Allemagne

Cinq ans après l'unification, les importants efforts en faveur de l'ancienne Allemagne de l'Est commencent à porter leurs fruits. Certes, de nombreux problèmes subsistent et les différences de mentalités persistent entre l'Est et l'Ouest. Mais l'Allemagne peut se targuer de sa stabilité politique (Helmut Kohl semble avoir peu à craindre d'une opposition divisée) et de sa bonne santé économique.

Lors du bilan qu'il présente devant le Bundestag (Parlement fédéral) en octobre 1995, le chancelier Kohl souligne les progrès réalisés dans l'aménagement des infrastructures des nouveaux Länder issus de l'ex-RDA, dans leur système de santé et dans le domaine de l'assainissement de l'environnement. Le porte-parole du parti Alliance 90/les Verts, W. Schulz, complète le tableau en relevant que « la situation matérielle de beaucoup d'Allemands de l'Est est meilleure qu'elle n'était il y a cinq ans, mais que, s'ils se sentent politiquement libres, les Allemands de l'Est, pourtant, restent inquiets sur le plan social ».

Une croissance plus forte à l'Est qu'à l'Ouest

Le renchérissement du mark par rapport au dollar entraîne un tassement des exportations. Le chiffre de la croissance à l'Ouest est révisé à la baisse dans le courant de l'année : estimée à 3 %, elle s'établit finalement à 2,25 %. Dans les nouveaux Länder, qui représentent environ 10 % du PIB allemand total, elle reste soutenue (9 % sur l'ensemble de l'année). Elle demeure toutefois tributaire des transferts effectués d'ouest en est. Sur cinq ans, ceux-ci se sont élevés à plus de 500 milliards de marks. Conséquence d'une politique volontariste cherchant, au nom de l'unification intérieure du pays et de la pacification des esprits, à les mettre aussi rapidement que possible au niveau de ceux de l'Ouest, les salaires est-allemands ont progressé, mais moins vite qu'on ne l'avait prévu. Ils correspondent désormais, en moyenne, à 73 % des salaires de l'Ouest. Mais, dans les nouveaux Länder, la productivité du travail est encore moitié moindre qu'à l'Ouest. Les gains de productivité y sont en effet moins le fruit du progrès technique que de la rationalisation des emplois.

En l'espace de cinq ans, la dette publique de l'Allemagne unifiée a doublé, atteignant, en 1995, près de 2 000 milliards de marks.

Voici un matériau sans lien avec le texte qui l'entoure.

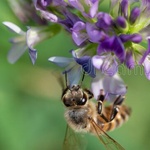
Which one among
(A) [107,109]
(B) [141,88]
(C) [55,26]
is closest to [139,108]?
(B) [141,88]

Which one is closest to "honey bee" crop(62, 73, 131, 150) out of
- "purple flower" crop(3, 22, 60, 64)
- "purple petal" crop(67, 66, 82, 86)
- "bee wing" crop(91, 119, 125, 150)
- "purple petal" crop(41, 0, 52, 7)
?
"bee wing" crop(91, 119, 125, 150)

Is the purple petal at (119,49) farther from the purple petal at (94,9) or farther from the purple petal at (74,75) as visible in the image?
the purple petal at (74,75)

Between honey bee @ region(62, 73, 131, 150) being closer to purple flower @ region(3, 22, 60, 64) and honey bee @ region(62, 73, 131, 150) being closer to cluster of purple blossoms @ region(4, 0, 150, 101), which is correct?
cluster of purple blossoms @ region(4, 0, 150, 101)

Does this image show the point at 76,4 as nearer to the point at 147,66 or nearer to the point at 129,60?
the point at 129,60

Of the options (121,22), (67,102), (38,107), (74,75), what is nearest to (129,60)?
(121,22)

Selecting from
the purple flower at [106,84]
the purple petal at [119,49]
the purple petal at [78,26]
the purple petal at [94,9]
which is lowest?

Le financement de l'unification a également conduit le gouvernement central à se décharger d'un certain nombre d'obligations sociales sur le dos des communes. Le déficit budgétaire de ces dernières s'élève en 1995 à près de 10 milliards de marks.

Bilan de la privatisation à l'Est

Deux chiffres traduisent les transformations qu'ont subies en cinq ans les nouveaux Länder : la densité industrielle y est passée de 277 emplois industriels pour 1 000 habitants en 1989 à 56 en 1995, soit un niveau inférieur à celui de l'Irlande. La politique de privatisation pratiquée par l'Office de gestion du patrimoine est-allemand, la Treuhandanstalt, a ramené les emplois des secteurs primaire et secondaire, qu'il contrôlait, de 4,1 millions en 1989 à 1,1 million au moment de sa dissolution, fin 1994. À vrai dire, ce chiffre ne tient pas compte des quelques dizaines de milliers d'emplois transférés dans le secteur tertiaire. Sur les 8 500 entreprises dont elle avait hérité en 1990, la Treuhandanstalt en avait, jusqu'à la fin de 1994, liquidé près d'un tiers, restitué environ 13 % à leurs anciens propriétaires et privatisé un peu plus de la moitié. L'office qui a pris la succession de la Treuhandanstalt dispose encore, à l'automne 1995, d'environ 3 000 petites unités, dont moins de cent pourraient échapper à la liquidation. En cinq ans, la Treuhandanstalt est donc arrivée à peu près au bout de ses peines, à l'exception de la privatisation des biens fonciers, qui reste pour l'essentiel encore à faire. Sa politique a provoqué la désindustrialisation des nouveaux Länder tout en y maintenant des noyaux durs qu'elle a rendus compétitifs en assurant leur modernisation.

Le recul du chômage

En 1995, pour la première fois, le chômage diminue dans les nouveaux Länder de façon significative et durable, passant en dessous de la barre du million de chômeurs enregistrés ; 320 000 personnes de moins qu'en 1994 participent à des mesures dites « de traitement social du chômage », mais les femmes représentent encore 64 % de l'ensemble des chômeurs. À l'Ouest, le chômage frappe 2,5 millions de personnes. Avec 3,5 millions de chômeurs au total, le taux de chômage s'établit ainsi autour de 9 % pour l'ensemble de l'Allemagne.